If you don't know what the SCP Foundation is, the link to the wiki is scp-wiki.net

~Warnings~

-Sadness

-Suicide

******************************

Cub POV

I scan my card on the door, trying not to show my excitement. After a long week of waiting and watching, I finally have my chance. I had managed to shut off the security cameras around this cell. It should take around an hour for them to notice. One hour of happiness before they take it all away again. Once inside, I slam the door and rush over to Scar. He had been sitting against the wall dejectedly but perked up when he saw me come in. His kind eyes are bloodshot and tired. He looks... exhausted. I kneel beside him.

"Cub!" he exclaims, weakly.

"Are you ok Scar? Can you stand? What did they do to you?"

"Oh, I'm ok. Just tired. They were testing my ability to phase through walls. I tried telling them how much energy that takes out of me but they don't listen. When they were done, they gave me some kind of tranquilizer. It didn't put me to sleep but I'm incredibly weak."

My head fills with anger at the thought of the Foundation. I hate them. It's like they don't understand that other things have feelings and thoughts and emotions too. I just want to kill them; To crush their stupid labs; To make them go through the same pain they put the Class Ds and SCPs through every single day. It pains me to have to pretend to work here, even if it's just until I can get Scar out. Scar pulls me out of my thoughts with a soft kiss. I look at him and just like that, my anger melts away like water down a drain. I'll do anything to protect him.
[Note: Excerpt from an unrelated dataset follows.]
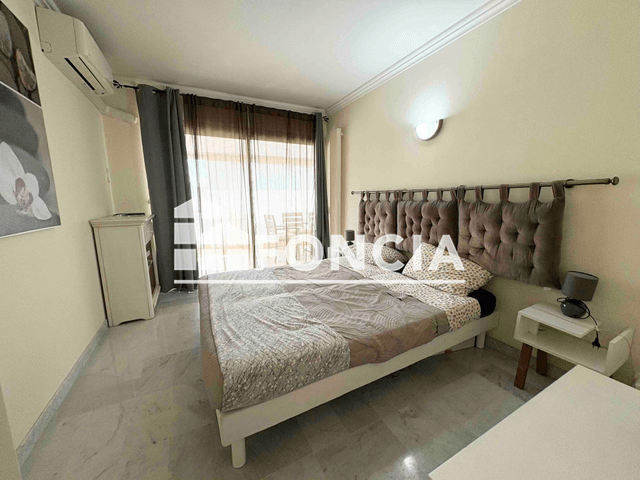 Appartement meublé 3 pièces (78.27 m²) à louer - Cannes (06400)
"Were you having bad thoughts again?" he asks.

"You know how I feel about these people. They took us from our home. They torture you every single day."

"I don't blame the Foundation. They're just... uneducated."
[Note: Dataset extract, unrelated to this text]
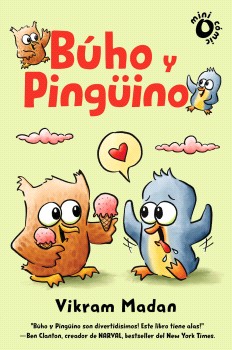 Búho y  Pingüino 1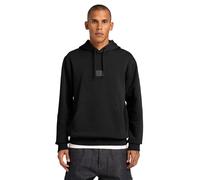 Kapuzensweatshirt TIMBERLAND "Silicon Badge Hoodie (LB)", Herren, Gr. M, schwarz, Obermaterial: 100% Baumwolle, Sweatshirts, für Erwachsene, sportlicher Stil, mit Kapuze, bequeme Passform (57429866-M)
"I don't understand how you can be so forgiving to such horrible people. It doesn't take an education to know that this--" I gesture to the place around me-- "is wrong."

"Let's not talk about this right now. Who knows when you'll be able to come here again?"

I bury my face in his chest and try to stop the tears that are threatening to fall. I wish I was full Vex. It's not the first time I've made this wish. I had been an outcast for most of my childhood. I was teased by the Vexes for being half-human and I couldn't be part of human society full-time without accidentally phasing through walls or acting suspiciously. It wasn't until Scar found me, crying in an alleyway, that my life had turned around. But now, I make the wish for a whole different reason. If I had been caught, I would be going through the same torture as Scar but at least we would be together. 

I'm fully sobbing now, staining his tattered grey shirt with tears. He's rubbing my back in soothing circles.

"I'm sorry, Scar. I don't know if I'll ever be able to get you out."

"Don't be sorry. It's not your fault."

"I love you."

"I love you too."

A new voice rings out through the small space. 

"Well isn't this touching?" it says.

Scar automatically flinches upon hearing the voice.